La abogacía es una profesión polifacética, donde, además de conocer la ley, en algunos casos debemos actuar como sicólogos, sociólogos, confidentes o consejeros matrimoniales. En ocasiones ejercer esas funciones es más efectivo para evitar o solucionar un conflicto que el hecho de actuar como abogado. ¡Cuántas veces quien nos visita lo único que aspira es a que lo escuchemos con atención!

Quien procura nuestros servicios coloca en nuestras manos su libertad o su patrimonio. Un pequeño error nuestro puede ser fatal y acabar con una vida, una familia o una empresa. Y esas faltas usualmente no tienen remedio en los tribunales.

El abogado debe ser íntegro. La palabra ética debe estar tatuada en su corazón. Pero hay más.

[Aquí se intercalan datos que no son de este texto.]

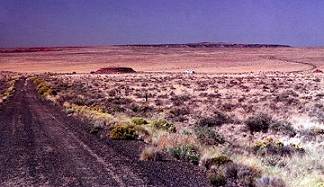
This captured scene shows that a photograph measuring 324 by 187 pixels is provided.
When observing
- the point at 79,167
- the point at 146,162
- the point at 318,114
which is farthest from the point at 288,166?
the point at 318,114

El abogado ha de poseer una apreciable cultura general y ser un gran lector de historia, filosofía, economía, literatura y poesía. De no ser así se le dificultará argumentar adecuadamente frente al magistrado o frente al ministerio público, pues habrá momentos en que lo jurídico deberá ser complementado con otros conocimientos.

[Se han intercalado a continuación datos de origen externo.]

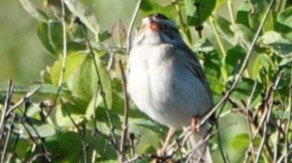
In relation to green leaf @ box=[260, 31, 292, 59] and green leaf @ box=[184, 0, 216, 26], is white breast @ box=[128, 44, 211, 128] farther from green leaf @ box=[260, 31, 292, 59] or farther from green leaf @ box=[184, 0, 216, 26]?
green leaf @ box=[260, 31, 292, 59]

Es imprescindible, además, que escriba y hable correctamente. Es desagradable escuchar o leer a alguno maltratando el idioma castellano. Eso, no pocas veces, influye en los resultados de su trabajo, pues le resta credibilidad a lo que expone. A esto se agrega el requisito de contar con un alto grado de sentido común.

Esta profesión, con más luces que sombras y más gratos recuerdos que sinsabores, nos motiva a reflexionar. Resalto dos sentencias. Al cliente: “Dime quién es tu abogado y te diré quién eres”; al abogado: “Dime quién es tu cliente y te diré quién eres”.

Y no me refiero al abogado que buscamos para un caso específico, ya que ahí podemos equivocarnos y confiar en uno de espíritu anémico y pigmeos conocimientos, resaltando que todos tenemos derecho a ser asistidos jurídicamente.

Hablo del leguleyo que contratamos para el día a día, del que tenemos en mente cuando necesitamos consejos legales. Nuestro abogado fijo es nuestro confidente, el que sabe nuestros secretos. Si somos honestos, lo buscaremos probo. Si somos charlatanes, será inescrupuloso para que sea cómplice de nuestras inconductas sin ruborizarse.

El abogado serio no suele defender al que delinque con frecuencia, que no necesariamente es aquel que comete un error por determinada circunstancia. Quien aspira a representar nuestra dignidad en los estrados debe tener una alta dosis de ella.

La moral de los clientes es proporcional a la de sus abogados y viceversa. Es de doble vía. Si quieres conocer a alguien, pregunta por su abogado. Si pretendes saber cómo es el abogado, averigua al tipo de persona que representa. Hasta aquí mis confesiones. I haréis justicia.